Un kalashnikov brandito durante una corsa clandestina di cavalli e una scena diventata virale sui social. È da quelle immagini che è partita l’indagine della Squadra Mobile di Catania che ha portato all’arresto di un giovane, ritenuto gravemente indiziato del porto abusivo di arma da guerra, con l’aggravante di avere agito per agevolare l’associazione mafiosa clan Cappello-Bonaccorsi.

L’operazione è stata eseguita nella prima mattinata di ieri dalla Polizia di Stato, su disposizione della Procura Distrettuale della Repubblica di Catania, in esecuzione di un’ordinanza di applicazione della misura cautelare in carcere emessa dal Gip del Tribunale di Catania.

Il provvedimento riguarda un soggetto che, fatta salva la presunzione di innocenza fino a sentenza definitiva di condanna, è stato individuato dagli investigatori come la persona che, durante la competizione clandestina, avrebbe impugnato un fucile kalashnikov.

La corsa clandestina e gli spari all’alba

I fatti risalgono alle prime luci dell’alba dell’8 maggio scorso, in località Palagonia, nel Catanese. In quella zona si sarebbe svolta una corsa clandestina di cavalli, accompagnata da una vera e propria scorta composta da diversi soggetti travisati e armati.

I partecipanti alla competizione illecita si sarebbero mossi a bordo di motoveicoli, seguendo i cavalli durante la corsa tra urla, clacson e numerosi colpi d’arma da fuoco esplosi in aria.

Le immagini registrate dagli spettatori presenti sul posto avevano rapidamente attirato l’attenzione dei media locali e nazionali, per poi diffondersi sui social network e diventare virali. Proprio l’analisi dei filmati ha rappresentato uno degli elementi centrali dell’attività investigativa.

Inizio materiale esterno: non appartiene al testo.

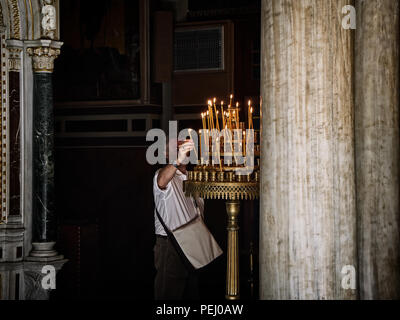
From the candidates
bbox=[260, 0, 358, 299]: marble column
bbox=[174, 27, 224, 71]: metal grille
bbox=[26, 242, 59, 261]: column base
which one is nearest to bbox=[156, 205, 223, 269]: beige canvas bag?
bbox=[26, 242, 59, 261]: column base

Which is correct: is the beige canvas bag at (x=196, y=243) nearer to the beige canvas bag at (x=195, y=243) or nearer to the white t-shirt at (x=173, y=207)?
the beige canvas bag at (x=195, y=243)

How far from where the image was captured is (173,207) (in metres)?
5.16

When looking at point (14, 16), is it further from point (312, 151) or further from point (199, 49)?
point (199, 49)

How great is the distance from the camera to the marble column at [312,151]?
2.62 metres

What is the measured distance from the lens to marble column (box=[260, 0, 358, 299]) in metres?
2.62

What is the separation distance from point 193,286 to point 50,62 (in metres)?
2.69

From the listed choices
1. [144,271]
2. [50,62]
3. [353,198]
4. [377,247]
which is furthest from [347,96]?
[144,271]

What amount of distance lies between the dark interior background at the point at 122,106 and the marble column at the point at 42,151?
11.4 feet

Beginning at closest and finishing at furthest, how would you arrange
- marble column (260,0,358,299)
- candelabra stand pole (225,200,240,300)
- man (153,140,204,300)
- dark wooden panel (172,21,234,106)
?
1. marble column (260,0,358,299)
2. candelabra stand pole (225,200,240,300)
3. man (153,140,204,300)
4. dark wooden panel (172,21,234,106)

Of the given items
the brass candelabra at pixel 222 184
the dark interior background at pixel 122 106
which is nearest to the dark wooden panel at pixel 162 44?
the dark interior background at pixel 122 106

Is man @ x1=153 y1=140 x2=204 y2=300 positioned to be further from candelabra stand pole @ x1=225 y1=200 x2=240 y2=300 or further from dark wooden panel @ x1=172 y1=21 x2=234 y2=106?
dark wooden panel @ x1=172 y1=21 x2=234 y2=106

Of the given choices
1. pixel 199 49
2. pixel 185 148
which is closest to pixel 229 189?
pixel 185 148

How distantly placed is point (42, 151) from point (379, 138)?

La Squadra Mobile, delegata dalla Procura, ha passato al setaccio le immagini riuscendo a individuare il giovane che, secondo l’ipotesi accusatoria, durante la corsa avrebbe brandito il kalashnikov.

Gli investigatori hanno quindi approfondito la sua posizione, ricostruendone i collegamenti e procedendo a una perquisizione. Nell’abitazione o nella disponibilità del giovane sarebbero stati trovati numerosi indumenti ritenuti coincidenti con quelli indossati durante la corsa clandestina. È stato inoltre individuato lo scooter che, secondo gli accertamenti, sarebbe stato utilizzato proprio in occasione della competizione.

Indagini anche sui fantini e sui cavalli sequestrati

Il giovane, secondo quanto ricostruito dagli investigatori, farebbe parte di un gruppo attivo nella zona di San Giovanni Galermo, ritenuto vicino al clan Cappello-Bonaccorsi.

L’inchiesta ha interessato anche altre persone coinvolte nella corsa clandestina. Nell’ordinanza figurano infatti ulteriori soggetti che, pur non essendo destinatari di misure cautelari, sono accusati, nella loro qualità di fantini, del reato di partecipazione a competizioni clandestine tra animali.

A individuarli erano stati gli agenti della Squadra a Cavallo della Questura di Catania nei giorni successivi alla competizione. I poliziotti avevano effettuato controlli nei luoghi in cui erano stati stallati gli equidi utilizzati nella corsa, successivamente sottoposti a sequestro.

L’indagine ha dunque consentito di ricostruire diversi aspetti di quella mattinata di maggio, quando una gara clandestina di cavalli si era trasformata in uno spettacolo caratterizzato dalla presenza di persone armate, spari e motoveicoli al seguito dei fantini. Al centro dell’accertamento resta ora la posizione del giovane arrestato, nei cui confronti le contestazioni dovranno essere valutate nelle successive fasi del procedimento, nel pieno rispetto della presunzione di innocenza.